The idea that the new Star Trek doesn’t play with questions of philosophy is completely baffling. Star Trek is very much a film about destiny and identity. It’s difficult to go into any depth without spoiling the film, something I do not wish to do here, but suffice to say the theme is somewhat subtle compared to the main plotline.

If the subtlety of the deeper themes is the source of Ebert’s complaint then I need only point to the first series of films to make my argument. When the Star Trek films have tried to tackle weighty issues with  less subtlety we got The Final Frontier at worst and The Voyage Home at best. With Star Trek, as with anything else, symbolism is best when it doesn’t reach out and smack you in the face. The interesting musings should be the theme not the plot.
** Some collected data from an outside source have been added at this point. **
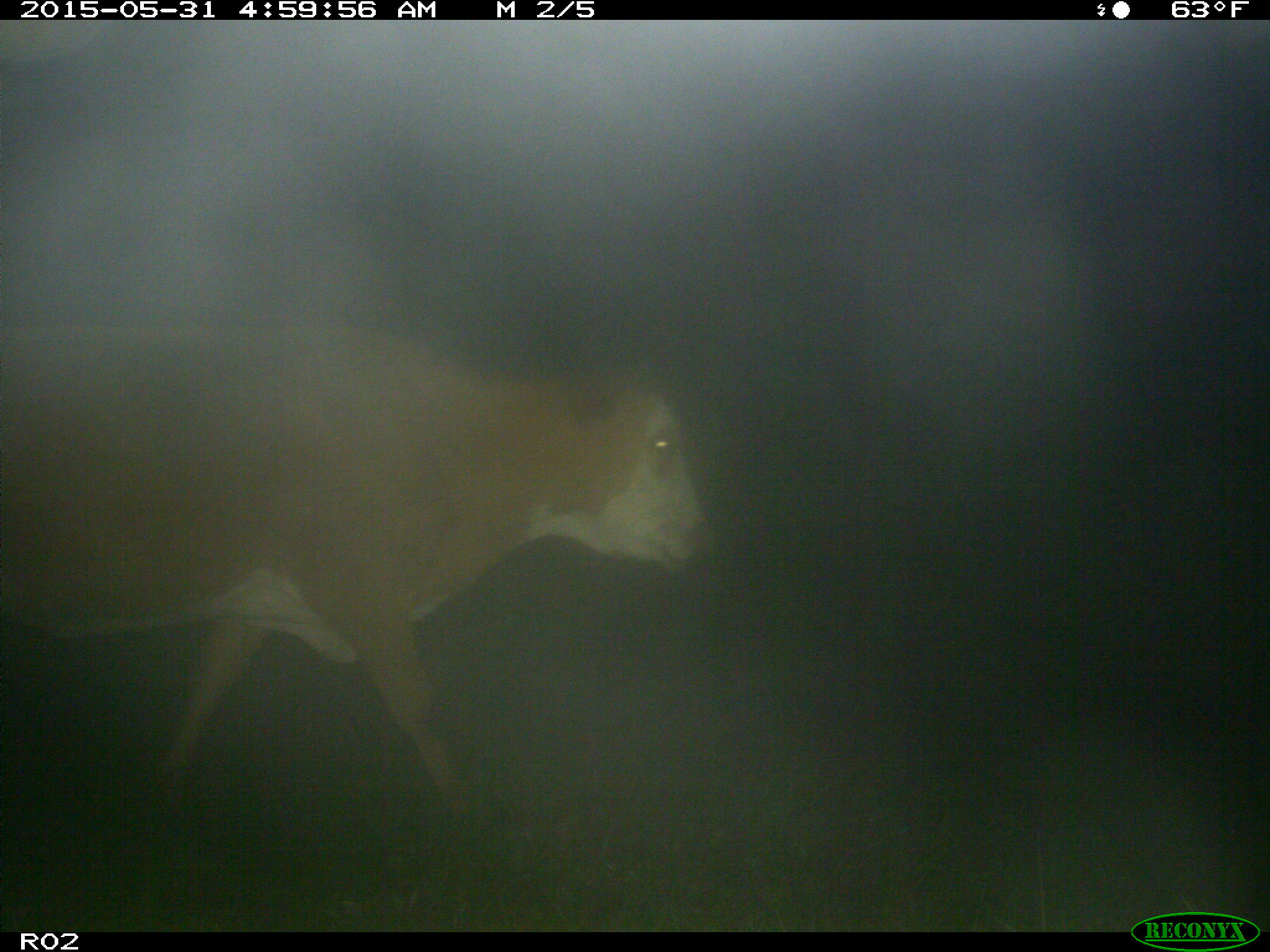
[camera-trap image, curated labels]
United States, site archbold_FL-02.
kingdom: Animalia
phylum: Chordata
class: Mammalia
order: Artiodactyla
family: Bovidae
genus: Bos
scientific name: Bos taurus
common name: domestic cow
Ebert goes on to complain about some of the science, which he may not know is surprisingly plausible, and appears to have missed some of the plot in doing so (the away team must parachute onto a platform because the transporters are being jammed).  But none of this really matters, what matters is what I think, and what you think. As far as I’m concerned Star Trek is every bit as good as The Undiscovered Country and light years ahead of the abysmal Nemesis.

Friday, April 17, 2009


Thought about replacing this blog with one on Tumblr but it turns out that Windows Live Writer doesn’t support them because they use a nonstandard API. I love Live Writer, so no Tumblr for me. Don’t get me wrong I like a lot of what Tumblr has to offer; they have very clean blog pages with little self promotion (unlike Blogger) but I’ll be damned if I have to use their interface every time I want to write a post. This isn’t even saying that their interface is bad, it’s just easier for me to use a third party tool. Moral of the story is that standards are standard for a reason. If you don’t like it you should change the standard.

Tuesday, April 7, 2009

PSA: Breath vs Breathe

I’m no Scripps finalist myself but there are some misspellings/typos that absolutely drive me nuts. Breath/breathe is one of those.

“…can’t remember how to breath…”

You draw breath and breathe in air. That little e on the end makes all the difference.
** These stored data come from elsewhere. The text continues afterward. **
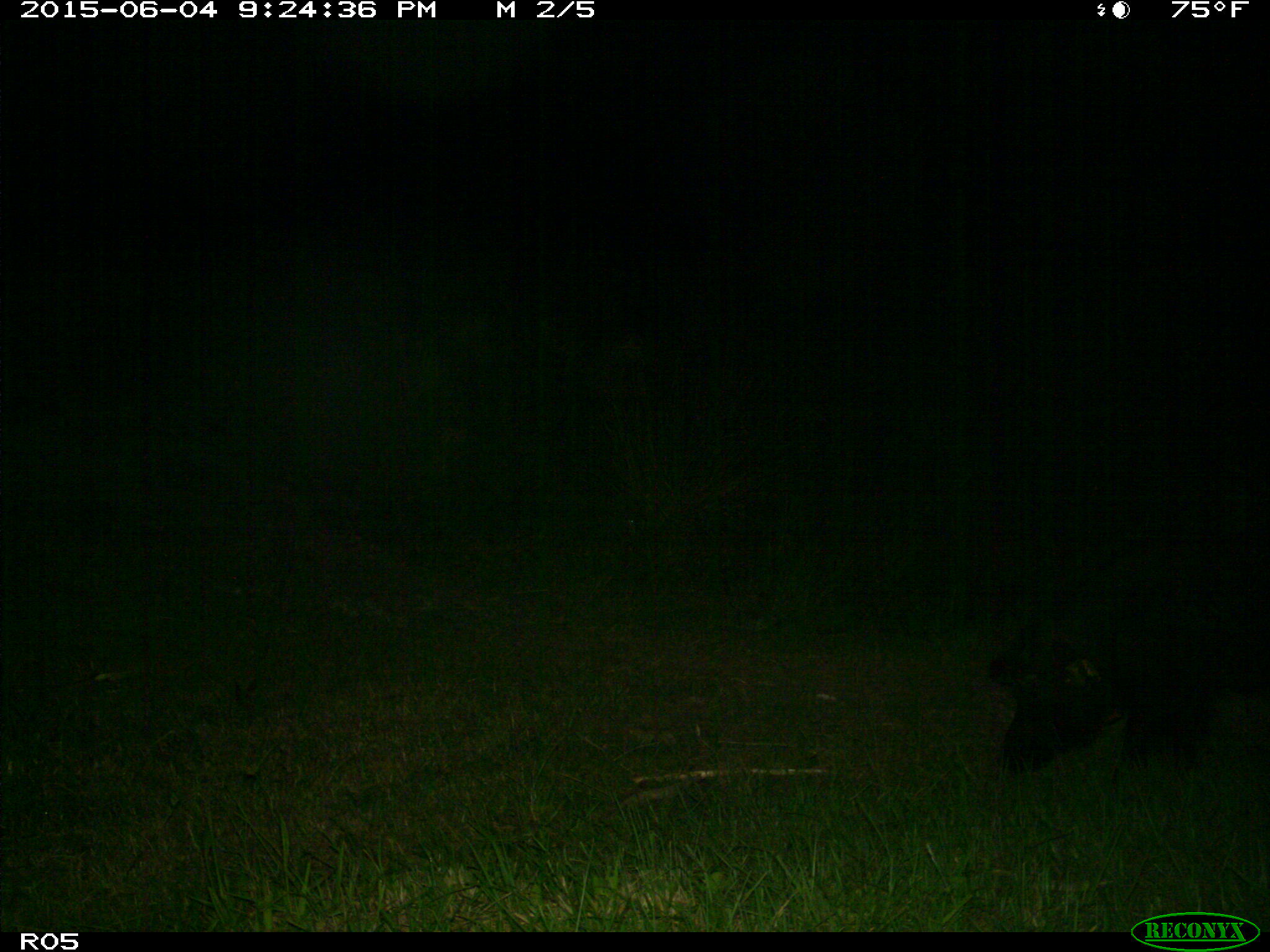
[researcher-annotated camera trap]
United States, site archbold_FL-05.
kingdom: Animalia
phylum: Chordata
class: Mammalia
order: Artiodactyla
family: Suidae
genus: Sus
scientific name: Sus scrofa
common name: wild boar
It’s one of those typos that often happen when the writer is trying to make a scathing remark and insult the mental capacity of the target and instead makes the writer look like an idiot. The next time you are writing a screed on a forum or in the comments section of a blog do yourself a favor an make sure you remember how to spell breathe.

Next time, u and you; one of these is a letter and the other is a pronoun.

Monday, March 16, 2009

Period Piece

I’m trying my hand at writing a story set in the mid 19th century (pre Civil War). It’s inspired by a historical figure so I felt that it was important to set the story in the same era. I’m really only relying on the period to impart a certain technological level and vague political climate so it’s not relying on as much research as something more deeply historical. Still I have a nice little folder of bookmarks to look at if I need a reference.

Wednesday, January 14, 2009

Raymond Zephyr: Investigator for Hire

Here's a little snippet of a story I'm working on. It's sort of a Lovecraft meets Noir kind of affair. The whole thing is finished and I just have to go back and make some edits. That'll probably take more time than I would like it to.

My name’s Raymond Zephyr, I’m a freelance investigator. That means I hang my shingle outside of a basement office that were it not for the four walls would be no more than a hole in the ground. An office is just a place to keep paperwork and accept deliveries and since I don’t believe in filing and never get packages I spend most of my office hours upstairs in The King in Yellow CafĂ©. It may be a dive bar, but it’s literally and figuratively a step up from my office below.

The Machine makes all of my appointments. It’s a juddering, clanking antiquity that was billed as a mechanical replacement for a flesh and blood secretary. The thing is more than capable of doing its job but the constant hum and subtle clacking of gears combined with an eerie metallic countenance proved to be too unsettling for the general populace. I find it to be convenient since The Machine tends to scare away all but the most sincerely desperate. Time is precious and I can’t spend it chasing lost puppies and nonexistent ghosts.